祁潜摇头说:“人生几大不幸事,中年丧子可谓人生极痛,何况他这十多年只得祁沛一个儿子?就是皇上也要悯其情的。”
贾环听了心里大不自在,又心疼着情郎,期期艾艾地说:“那他会对你怎么样啊?不会有什么吧?”
祁潜见贾环的脸上满是关切之色,一对灵活的黑眼珠里只映出自己的面容,不禁想起一句市井俚语“眼里心里只有你”,禁不住心底一片柔软,揽了他在怀里,吻了吻他的唇角,温声说:“没事的,他认真要整我,肯定能找出些由头来。但是,都没什么大不了的,不能动到根本,我就暂时避其锋芒,以退为进。”
贾环说:“他整你,你就不能整回去吗?凭什么要受他的搓弄啊?”
祁潜唇角微勾,道:“我是可以和他对着干,他参我,我就参他,把朝堂上搅得一团乱。可是,他和我到底不一样。他现在有一项最弱势的,他没有子嗣。你见过没有子嗣能坐得稳储君之位置的太子吗?所以,这一场战,我哪怕不出招,只要耗得过他,我就赢了。而我出招的话,会怎么样呢?父皇其实有些后悔那一日对祁沛的惩戒过于严厉,现在人命不可挽回,有些迁怒于我的,要是看着我和他对着干,未免觉得我不识好歹,得理不饶人。所以,我现在只能韬光养晦。”
贾环将头靠在祁潜的肩膀上,默然不语。
两人就这样静静地依偎了许久。
祁潜扶起贾环来,柔声说:“好了,你该回去了。这段时日,我不来接你,你不要过来。若是看到朝堂上有什么动静,你也不要惊慌,没事的。现在是最困难的一段,过了就好了。”

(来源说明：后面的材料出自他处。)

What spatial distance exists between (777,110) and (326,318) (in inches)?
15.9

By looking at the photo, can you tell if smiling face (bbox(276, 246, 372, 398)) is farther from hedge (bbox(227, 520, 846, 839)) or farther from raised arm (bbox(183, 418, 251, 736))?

祁潜又说:“若是你能辞官,我还能放心些。算了,你好容易才全凭着自己奔上了这个前程,……”
贾环握住他的手,低声说:“我听你的。辞官不做也好,免得被他挑出错处来,倒叫你为难,又要为我奔走。”
祁潜呼噜了一下贾环的头发,清浅的笑容中尽是温柔之色,道:“好,现在能辞就辞吧,先避开这一阵子风头再说。即便是翰林院这样的清贵之地,他要掀起波澜,也不是没有可能。你干得再好也没用,反而是干得越多被拿住错处的可能性越大。倒不如先退避三舍,等这一场风波一过,再起用复官就是了,到时候我自有安排。”
贾环揣着一颗忐忑不安的心回家,等待着即将到来的惊涛骇浪。
贾环因病辞官的事情没费多少周折,在太子反应过来之前皇帝已经批了,三两下就回了翰林院卷东西走人。
接下来,贾环几乎是一人独居贾府,又不敢随处乱走,怕万一被太子那边的人暗算了。幸得有秦钟等人知心,将一应的消息打探了来密告贾环。可是,到底相思难熬,又兼之为情郎捏着一把汗,故而贾环几次不顾危险,悄悄摸去秦王府会祁潜。
这样下去非出事不可,焦虑之下祁潜倒是想出了一个好办法,在侍卫之中选出一个面容肖似贾环的人,令其模仿贾环的言谈举止,而后代替贾环去住贾府,贾环则留在王府内密居。好在贾府现在几乎是空的,贾环平日并不需要去为哪个长辈晨昏定省,直接就是贾府里他最大了,正好又是托病,便日日呆在房内,也无人窥破。
困境中两人相依相偎,并不以为苦。
狂风暴浪终于来了。
十日后,秦王被御史弹劾管理工部事务期间一手遮天,变更成法,不许手下的人参议一个字,独断专行。
随即秦王再次被参,这一次的过失是任人唯亲,工部的重要官员俱是与秦王关系密切的人,四司两库一所的长官全是秦王心腹,俱被保举提升。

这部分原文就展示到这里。